▶ [The data]
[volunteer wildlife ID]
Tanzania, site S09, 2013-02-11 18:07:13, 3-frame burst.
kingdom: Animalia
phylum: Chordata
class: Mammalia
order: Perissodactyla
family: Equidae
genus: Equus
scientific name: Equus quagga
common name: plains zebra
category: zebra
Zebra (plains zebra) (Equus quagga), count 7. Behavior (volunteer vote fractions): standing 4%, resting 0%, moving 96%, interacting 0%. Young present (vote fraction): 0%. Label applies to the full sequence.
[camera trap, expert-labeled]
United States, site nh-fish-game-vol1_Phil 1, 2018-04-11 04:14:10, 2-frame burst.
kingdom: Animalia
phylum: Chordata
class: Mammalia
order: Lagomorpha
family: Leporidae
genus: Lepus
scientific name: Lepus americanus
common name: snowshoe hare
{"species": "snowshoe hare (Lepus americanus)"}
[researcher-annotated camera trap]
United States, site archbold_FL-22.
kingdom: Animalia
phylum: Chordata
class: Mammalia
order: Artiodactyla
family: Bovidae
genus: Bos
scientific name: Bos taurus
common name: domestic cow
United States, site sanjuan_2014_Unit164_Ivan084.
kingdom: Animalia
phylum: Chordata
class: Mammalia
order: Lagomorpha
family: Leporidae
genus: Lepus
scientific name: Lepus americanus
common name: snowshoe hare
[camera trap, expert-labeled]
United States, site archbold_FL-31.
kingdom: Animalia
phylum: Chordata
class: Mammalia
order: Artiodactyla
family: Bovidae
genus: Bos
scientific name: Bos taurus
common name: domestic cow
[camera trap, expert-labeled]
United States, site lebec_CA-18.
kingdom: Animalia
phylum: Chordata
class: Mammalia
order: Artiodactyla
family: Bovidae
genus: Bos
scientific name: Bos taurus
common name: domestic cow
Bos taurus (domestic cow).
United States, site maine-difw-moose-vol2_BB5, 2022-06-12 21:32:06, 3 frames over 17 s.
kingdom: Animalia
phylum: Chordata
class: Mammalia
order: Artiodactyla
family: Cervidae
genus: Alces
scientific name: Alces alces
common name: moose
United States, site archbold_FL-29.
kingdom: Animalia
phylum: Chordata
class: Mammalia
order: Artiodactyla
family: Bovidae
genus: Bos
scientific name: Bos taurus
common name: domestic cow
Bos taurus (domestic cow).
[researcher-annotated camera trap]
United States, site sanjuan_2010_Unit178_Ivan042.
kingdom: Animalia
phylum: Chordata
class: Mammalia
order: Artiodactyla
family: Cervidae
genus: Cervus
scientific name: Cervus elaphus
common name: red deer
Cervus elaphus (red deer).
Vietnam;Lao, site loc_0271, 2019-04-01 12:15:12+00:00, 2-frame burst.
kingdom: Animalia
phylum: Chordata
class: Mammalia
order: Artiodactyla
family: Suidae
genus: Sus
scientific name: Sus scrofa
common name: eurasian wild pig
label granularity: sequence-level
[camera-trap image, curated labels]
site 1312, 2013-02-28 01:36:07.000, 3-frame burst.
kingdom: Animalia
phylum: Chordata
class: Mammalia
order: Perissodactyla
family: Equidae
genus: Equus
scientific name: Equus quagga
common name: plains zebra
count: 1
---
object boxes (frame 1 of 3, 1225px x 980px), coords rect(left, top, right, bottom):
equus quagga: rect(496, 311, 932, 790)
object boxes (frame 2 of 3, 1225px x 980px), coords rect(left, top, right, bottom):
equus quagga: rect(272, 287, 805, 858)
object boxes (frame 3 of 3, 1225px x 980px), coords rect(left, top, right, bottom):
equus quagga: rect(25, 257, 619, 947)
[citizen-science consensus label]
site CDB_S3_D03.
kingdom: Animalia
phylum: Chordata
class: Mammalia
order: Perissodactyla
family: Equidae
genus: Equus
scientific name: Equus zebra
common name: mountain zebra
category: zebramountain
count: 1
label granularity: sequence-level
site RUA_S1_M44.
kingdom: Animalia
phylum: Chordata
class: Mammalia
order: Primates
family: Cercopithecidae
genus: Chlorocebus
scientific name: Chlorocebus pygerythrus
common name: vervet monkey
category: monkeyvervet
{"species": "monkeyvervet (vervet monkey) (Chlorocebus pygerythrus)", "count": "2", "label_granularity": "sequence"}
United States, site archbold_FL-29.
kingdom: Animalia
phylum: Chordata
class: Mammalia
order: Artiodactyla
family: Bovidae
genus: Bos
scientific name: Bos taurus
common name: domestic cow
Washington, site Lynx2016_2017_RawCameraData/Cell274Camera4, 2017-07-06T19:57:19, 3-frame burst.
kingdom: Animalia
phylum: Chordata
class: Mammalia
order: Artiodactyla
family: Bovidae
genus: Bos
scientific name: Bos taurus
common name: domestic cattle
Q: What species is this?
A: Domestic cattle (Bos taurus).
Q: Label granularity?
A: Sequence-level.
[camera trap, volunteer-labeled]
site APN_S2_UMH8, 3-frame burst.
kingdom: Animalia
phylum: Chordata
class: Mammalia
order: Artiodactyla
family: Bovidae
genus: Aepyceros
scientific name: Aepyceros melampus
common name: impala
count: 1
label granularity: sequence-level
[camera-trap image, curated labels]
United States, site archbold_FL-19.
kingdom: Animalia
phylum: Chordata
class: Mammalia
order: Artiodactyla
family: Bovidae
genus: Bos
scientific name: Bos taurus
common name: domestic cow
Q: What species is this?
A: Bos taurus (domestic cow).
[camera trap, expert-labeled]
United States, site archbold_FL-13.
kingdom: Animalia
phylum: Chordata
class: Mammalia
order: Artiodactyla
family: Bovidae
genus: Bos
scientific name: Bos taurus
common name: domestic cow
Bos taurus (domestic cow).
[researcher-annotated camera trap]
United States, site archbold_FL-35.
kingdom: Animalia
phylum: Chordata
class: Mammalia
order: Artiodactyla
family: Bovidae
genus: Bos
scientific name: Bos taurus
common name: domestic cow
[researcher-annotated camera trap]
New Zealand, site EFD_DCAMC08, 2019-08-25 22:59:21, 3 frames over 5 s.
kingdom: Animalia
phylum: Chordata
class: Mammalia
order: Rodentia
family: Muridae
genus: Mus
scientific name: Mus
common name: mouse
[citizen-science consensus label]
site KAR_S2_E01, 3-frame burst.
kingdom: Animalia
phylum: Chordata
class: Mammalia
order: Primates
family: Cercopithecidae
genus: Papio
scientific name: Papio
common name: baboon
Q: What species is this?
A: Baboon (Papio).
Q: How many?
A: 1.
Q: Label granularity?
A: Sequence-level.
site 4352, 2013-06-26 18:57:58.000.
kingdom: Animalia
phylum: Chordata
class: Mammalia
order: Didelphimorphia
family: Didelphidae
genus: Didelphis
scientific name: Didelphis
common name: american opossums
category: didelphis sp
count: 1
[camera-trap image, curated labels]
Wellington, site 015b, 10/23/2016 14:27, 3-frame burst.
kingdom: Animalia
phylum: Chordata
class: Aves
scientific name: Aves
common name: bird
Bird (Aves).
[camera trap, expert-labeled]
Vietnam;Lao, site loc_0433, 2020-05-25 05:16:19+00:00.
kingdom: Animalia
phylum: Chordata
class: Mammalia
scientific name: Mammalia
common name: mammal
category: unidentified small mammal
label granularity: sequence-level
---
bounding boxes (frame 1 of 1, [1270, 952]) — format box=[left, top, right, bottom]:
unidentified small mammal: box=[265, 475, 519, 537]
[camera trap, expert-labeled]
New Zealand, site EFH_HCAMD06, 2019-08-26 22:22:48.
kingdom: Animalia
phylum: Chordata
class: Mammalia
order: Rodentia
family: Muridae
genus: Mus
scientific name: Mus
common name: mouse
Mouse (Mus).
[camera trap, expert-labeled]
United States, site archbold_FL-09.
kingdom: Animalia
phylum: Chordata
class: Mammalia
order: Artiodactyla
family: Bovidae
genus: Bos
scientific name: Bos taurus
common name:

▶ [What is required] Which lines run from the one containing "common name: american opossums" through the end of the material? Output them exactly.

▶ [Written answer]
common name: american opossums
category: didelphis sp
count: 1
[camera-trap image, curated labels]
Wellington, site 015b, 10/23/2016 14:27, 3-frame burst.
kingdom: Animalia
phylum: Chordata
class: Aves
scientific name: Aves
common name: bird
Bird (Aves).
[camera trap, expert-labeled]
Vietnam;Lao, site loc_0433, 2020-05-25 05:16:19+00:00.
kingdom: Animalia
phylum: Chordata
class: Mammalia
scientific name: Mammalia
common name: mammal
category: unidentified small mammal
label granularity: sequence-level
---
bounding boxes (frame 1 of 1, [1270, 952]) — format box=[left, top, right, bottom]:
unidentified small mammal: box=[265, 475, 519, 537]
[camera trap, expert-labeled]
New Zealand, site EFH_HCAMD06, 2019-08-26 22:22:48.
kingdom: Animalia
phylum: Chordata
class: Mammalia
order: Rodentia
family: Muridae
genus: Mus
scientific name: Mus
common name: mouse
Mouse (Mus).
[camera trap, expert-labeled]
United States, site archbold_FL-09.
kingdom: Animalia
phylum: Chordata
class: Mammalia
order: Artiodactyla
family: Bovidae
genus: Bos
scientific name: Bos taurus
common name:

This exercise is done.